From: Sebastian Herbszt
Subject: Re: [Qemu-devel] Re: POST failure (loop) with isapc and seabios
Date: Mon, 30 Nov 2009 21:34:58 +0100

Gleb Natapov wrote:
On Fri, Nov 27, 2009 at 09:42:19PM +0100, Sebastian Herbszt wrote:
Gleb Natapov wrote:
>On Thu, Nov 26, 2009 at 09:55:28PM +0100, Sebastian Herbszt wrote:
>>Gleb Natapov wrote:
>>>On Wed, Nov 25, 2009 at 11:04:20PM +0100, Sebastian Herbszt wrote:
>>>>Gleb Natapov wrote:
>>>>>On Wed, Nov 25, 2009 at 06:09:51AM +0000, Jamie Lokier wrote:
>>>>>>Gleb Natapov wrote:
>>>>>>> > But QEMU is used to run old OSes too.
>>>>>>> > > That's OK. I don't expect BIOS to be reloaded if OS
>>>>>>restart by jumping
>>>>>>> to BIOS reset code.
>>>>>>
>>>>>>That's good then.
>>>>>>
>>>>>>What about DOS and DOS-extender programs which do a soft reset by
>>>>>>triple-faulting the CPU (see Sebastian's notes on i440FX behaviour),
>>>>>>and asking the keyboard controller?
>>>>>>
>>>>>>Both of those methods are used by DOS and DOS-extender programs to
>>>>>>switch from protected mode to real mode.  Keyboard controller was used
>>>>>>originally, but then someone figured out that triple fault can be used
>>>>>>(on most PCs) and is faster.
>>>>>>
>>>>>>The switch to real mode is done by writing somewhere the BIOS checks,
>>>>>>so the BIOS just branches back to the application.
>>>>>>
>>>>>If offset 0x0f in CMOS contains 0x0a then BIOS jumps to address stored
>>>>>in memory address 0x467.
>>>>>
>>>>>>I think that may imply it has to be a "soft reset" as described by
>>>>>>Sebastian in the i440FX description, and I would think the BIOS must
>>>>>>not be reloaded.
>>>>>Reading ich9 spec I see that on this chipset it is possible to configure
>>>>>what kind of reset triple fault generates. Make it not very reliable. Was
>>>>>this triple fault trick only needed on 286 anyway?
>>>>
>>>>It seems to be INIT# vs. PLTRST# (Platform Reset). On the latter all devices
>>>>are reset. Table 5-40 is pretty descriptive and there seem to be way too 
many
>>>>ways to trigger a reset. I think PLTRST# is used when a reset is triggered 
by
>>>>the ACPI method. Fortunatelly we don't have to implement this (yet) since
>>>>it's not available on  the 440fx.
>>>>
>>>>Using triple fault to reset is used on 286+.
>>>>
>>>Triple fault use as a reset is widely used today. Use of triple fault to
>>>switch from protected mode to real mode was specific for 286.
>>
>>Whether triple fault is used just for a reset or to switch from protected 
mode to real
>>mode is irrelevant, because from the hardware point of view this is exactly 
the same
>>reset. And old applications can still use this method on new CPUs.
>>
>If triple fault is used just for a reset we can do hard reset like we do
>now. It may violate HW spec but it works.

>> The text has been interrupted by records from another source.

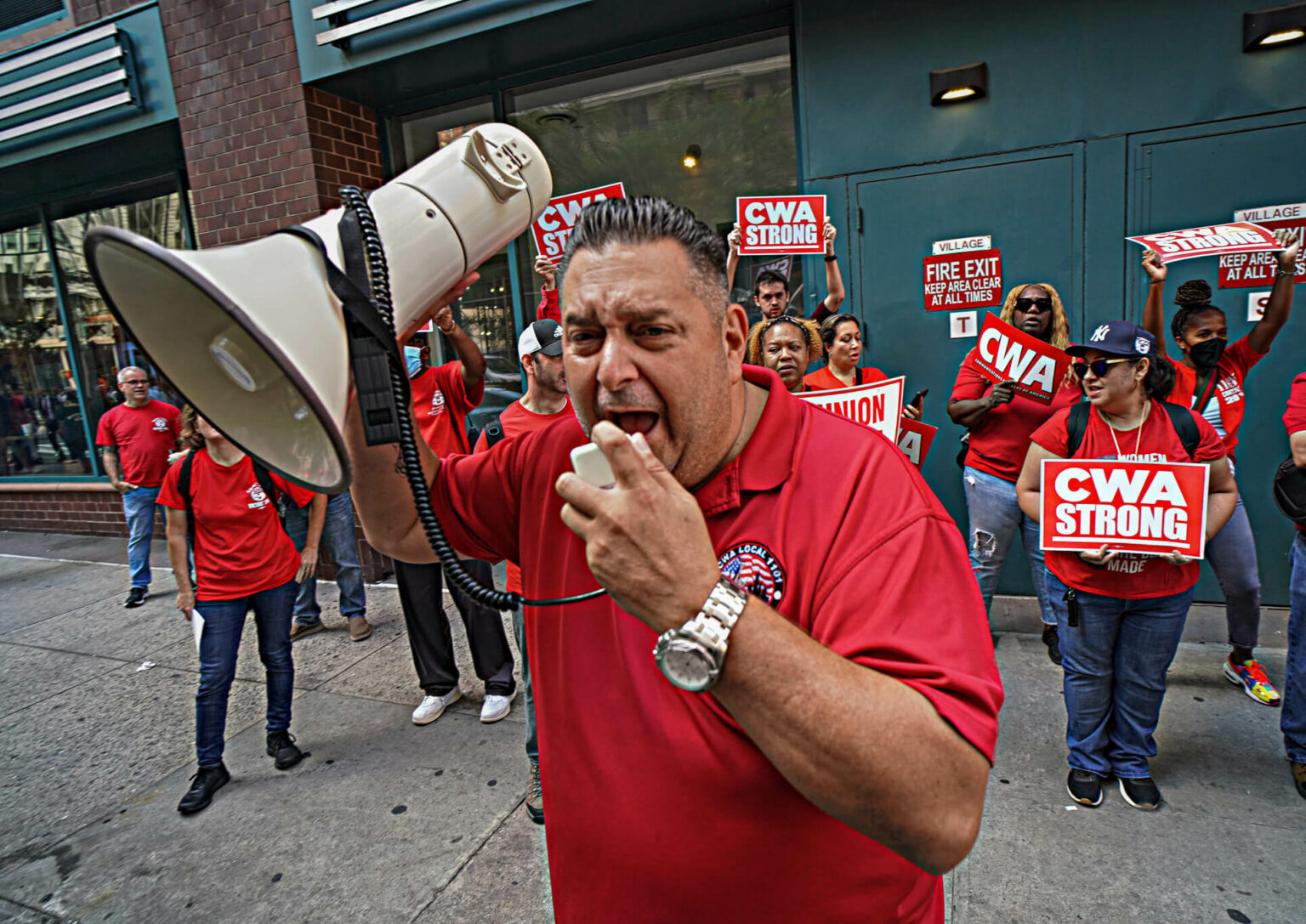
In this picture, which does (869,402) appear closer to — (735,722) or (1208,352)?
(1208,352)

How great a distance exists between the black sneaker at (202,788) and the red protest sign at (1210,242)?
207 inches

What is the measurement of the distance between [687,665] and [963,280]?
15.7 ft

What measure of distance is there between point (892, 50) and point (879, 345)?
1.95m

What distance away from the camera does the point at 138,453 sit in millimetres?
6566

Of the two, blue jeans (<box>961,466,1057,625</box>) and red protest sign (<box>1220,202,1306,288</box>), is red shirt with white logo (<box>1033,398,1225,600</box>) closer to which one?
blue jeans (<box>961,466,1057,625</box>)

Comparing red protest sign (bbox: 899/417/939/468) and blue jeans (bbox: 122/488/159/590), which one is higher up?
red protest sign (bbox: 899/417/939/468)

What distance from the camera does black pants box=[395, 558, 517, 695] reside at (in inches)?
159

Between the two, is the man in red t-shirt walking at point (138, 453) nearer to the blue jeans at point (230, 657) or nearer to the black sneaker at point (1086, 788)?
the blue jeans at point (230, 657)

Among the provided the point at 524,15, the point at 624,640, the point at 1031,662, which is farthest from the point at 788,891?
the point at 524,15

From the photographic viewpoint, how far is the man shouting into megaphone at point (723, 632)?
2.81ft

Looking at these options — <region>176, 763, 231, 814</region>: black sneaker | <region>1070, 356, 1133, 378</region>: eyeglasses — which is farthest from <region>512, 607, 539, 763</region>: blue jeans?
<region>1070, 356, 1133, 378</region>: eyeglasses

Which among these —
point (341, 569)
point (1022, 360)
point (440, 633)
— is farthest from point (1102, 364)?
point (341, 569)

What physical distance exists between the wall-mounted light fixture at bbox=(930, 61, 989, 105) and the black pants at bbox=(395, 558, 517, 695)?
13.7 ft

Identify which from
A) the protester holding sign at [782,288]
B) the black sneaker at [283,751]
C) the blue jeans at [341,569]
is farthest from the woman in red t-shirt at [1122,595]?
the blue jeans at [341,569]
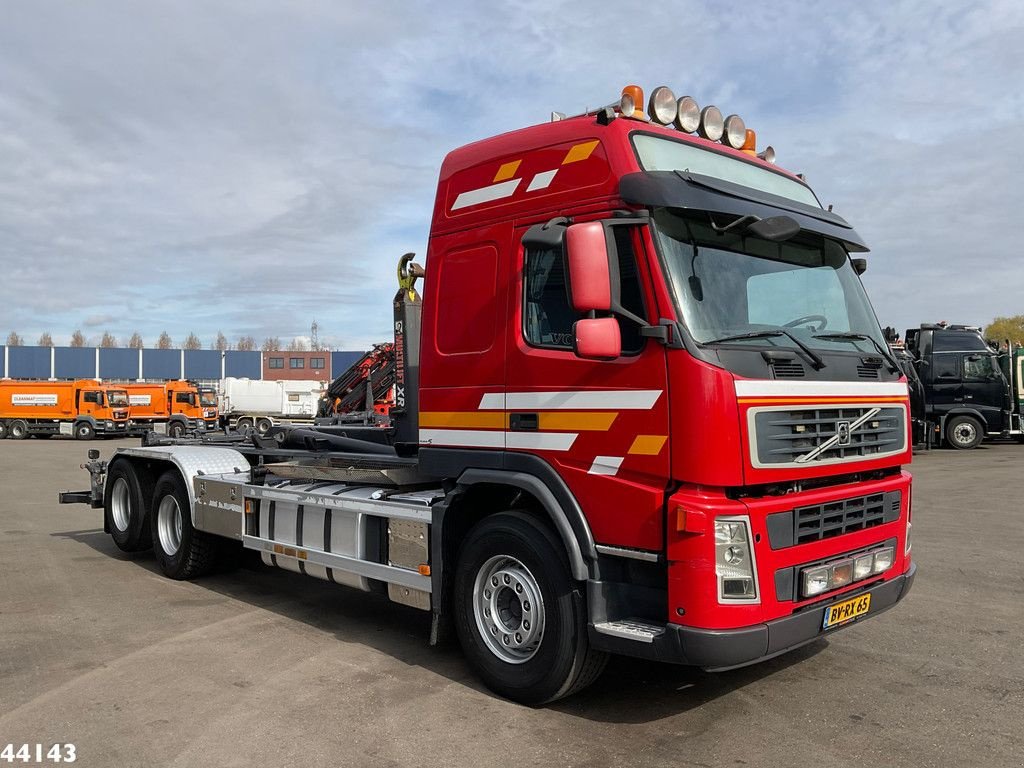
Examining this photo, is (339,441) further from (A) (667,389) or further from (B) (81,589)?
(A) (667,389)

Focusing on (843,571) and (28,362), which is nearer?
Result: (843,571)

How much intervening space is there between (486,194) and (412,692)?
3.03m

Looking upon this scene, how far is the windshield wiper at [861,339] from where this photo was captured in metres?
4.64

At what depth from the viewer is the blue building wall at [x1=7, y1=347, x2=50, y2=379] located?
7156 cm

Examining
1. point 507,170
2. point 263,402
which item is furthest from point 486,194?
point 263,402

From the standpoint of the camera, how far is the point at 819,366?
14.1ft

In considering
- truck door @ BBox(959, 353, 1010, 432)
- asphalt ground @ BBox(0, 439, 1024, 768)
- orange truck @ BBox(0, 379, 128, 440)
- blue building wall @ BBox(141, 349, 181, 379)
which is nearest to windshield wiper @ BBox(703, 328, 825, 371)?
asphalt ground @ BBox(0, 439, 1024, 768)

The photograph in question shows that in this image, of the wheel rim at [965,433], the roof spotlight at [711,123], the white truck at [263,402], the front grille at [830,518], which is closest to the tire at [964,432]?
the wheel rim at [965,433]

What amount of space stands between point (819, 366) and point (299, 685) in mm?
3495

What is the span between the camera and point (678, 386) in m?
3.96

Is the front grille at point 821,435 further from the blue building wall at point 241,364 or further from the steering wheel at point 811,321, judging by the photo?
the blue building wall at point 241,364

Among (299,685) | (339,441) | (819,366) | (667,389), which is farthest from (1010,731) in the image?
(339,441)

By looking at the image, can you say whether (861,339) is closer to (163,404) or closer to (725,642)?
(725,642)

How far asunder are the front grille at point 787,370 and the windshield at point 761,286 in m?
0.14
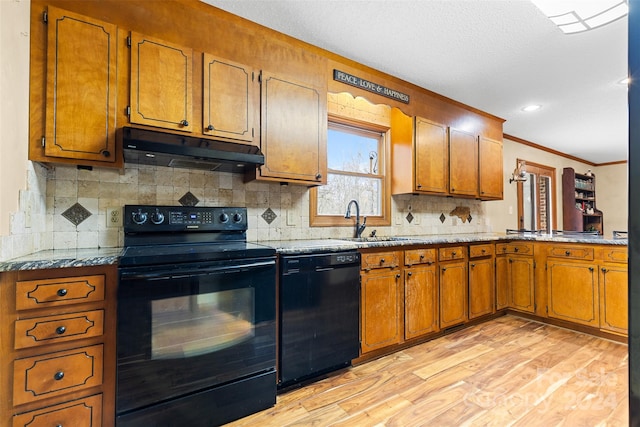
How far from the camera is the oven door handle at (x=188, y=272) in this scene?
4.98 ft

Bad things might happen tho, because some of the hardware state is reset even 
if it should
not be. If some OS does program the PIIX3 PIRQx route control registers and 
then uses
triple fault to return from protected mode and qemu does reset those registers 
back to
default values, the OS might not like it when the BIOS resumes it.

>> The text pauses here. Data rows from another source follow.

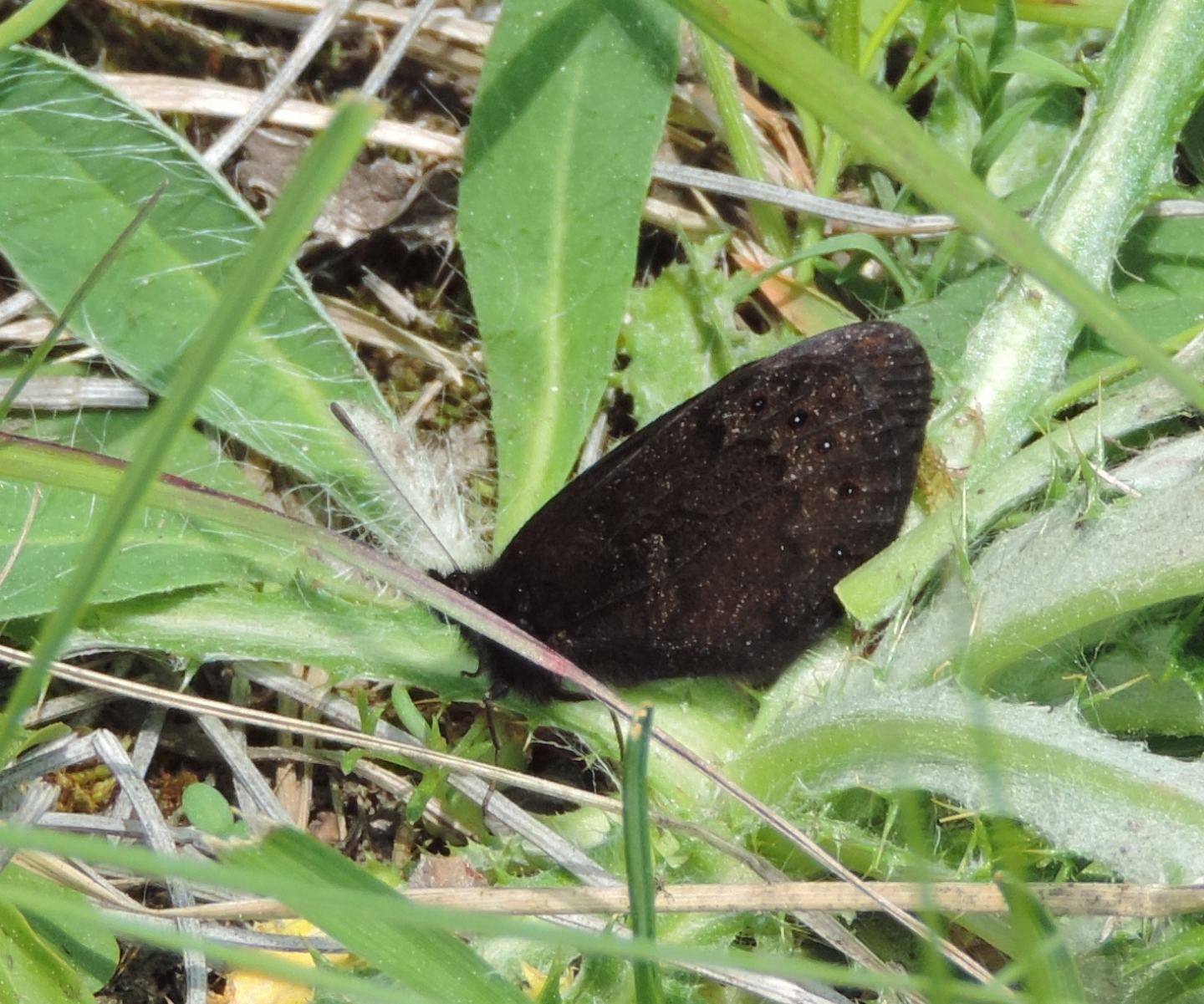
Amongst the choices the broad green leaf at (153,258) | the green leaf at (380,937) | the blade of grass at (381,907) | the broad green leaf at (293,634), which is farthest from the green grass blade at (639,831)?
the broad green leaf at (153,258)

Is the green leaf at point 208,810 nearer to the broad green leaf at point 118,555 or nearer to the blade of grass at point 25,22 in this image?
the broad green leaf at point 118,555

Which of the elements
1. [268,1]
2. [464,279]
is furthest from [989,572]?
[268,1]

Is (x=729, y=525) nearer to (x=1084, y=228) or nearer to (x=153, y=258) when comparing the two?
(x=1084, y=228)

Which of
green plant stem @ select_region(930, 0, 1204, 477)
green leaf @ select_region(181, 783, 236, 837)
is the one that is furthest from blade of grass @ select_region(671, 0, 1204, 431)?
green leaf @ select_region(181, 783, 236, 837)

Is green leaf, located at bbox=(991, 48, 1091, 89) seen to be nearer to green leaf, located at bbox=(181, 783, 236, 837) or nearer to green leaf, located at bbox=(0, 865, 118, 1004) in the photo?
green leaf, located at bbox=(181, 783, 236, 837)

We already concluded that "return to PM by triple fault" is not something
we want to support. It was needed only on 286 and QEMU doesn't even
support 286 cpu emulation.

I don't think you can conclude this because it's not an optional feature. 
Whether qemu
emulates a 286 cpu is irrelevant in this case because the hardware qemu 
emulates has
to be backward compatible.

>>>>>>
>>>>>>But the BIOS must be reloaded from ROM, I'm guessing, if the keyboard
>>>>>>controller method is used and the word asking for a branch back to the
>>>>>>application has not been set.  Because that's how a modern OS (if not
>>>>>>using ACPI) asks for a system reset.
>>>>>>
>>>>>>Do you think the above is (a) correct, and (b) what's implemented?
>>>>>>
>>>>>Do different things during reset depending on CMOS values doesn't sound
>>>>>right to me. I don't know what is implemented right now. I thought that
>>>>>we reload BIOS on reset.
>>>>
>>>>Currently the BIOS seems to be only loaded once and not reloaded during the 
life
>>>>time of a VM.
>>>>I don't think there is a notion of BIOS reload on real hardware. CPU access 
to it is
>>>>either directed to the rom (power-up configuration, all those fancy reset 
conditions)
>>>>or to ram.
>>>Reloading BIOS in QEMU is needed for a reason not present on real HW. Think
>>>about migration from old QEMU to new QEMU. Suppose old BIOS can't
>>>properly initialize new QEMU. Then next reboot after migration will fail
>>>since old BIOS will be used.
>>
>>Do you mean live migration between different QEMU versions? That doesn't 
sound safe,
>>especially if the hardware changes on reboot. Does the competition support 
this?
>>
>Of course. The ability to upgrade cluster transparently is a major
>feature. So migration from older version to newer one is must to have.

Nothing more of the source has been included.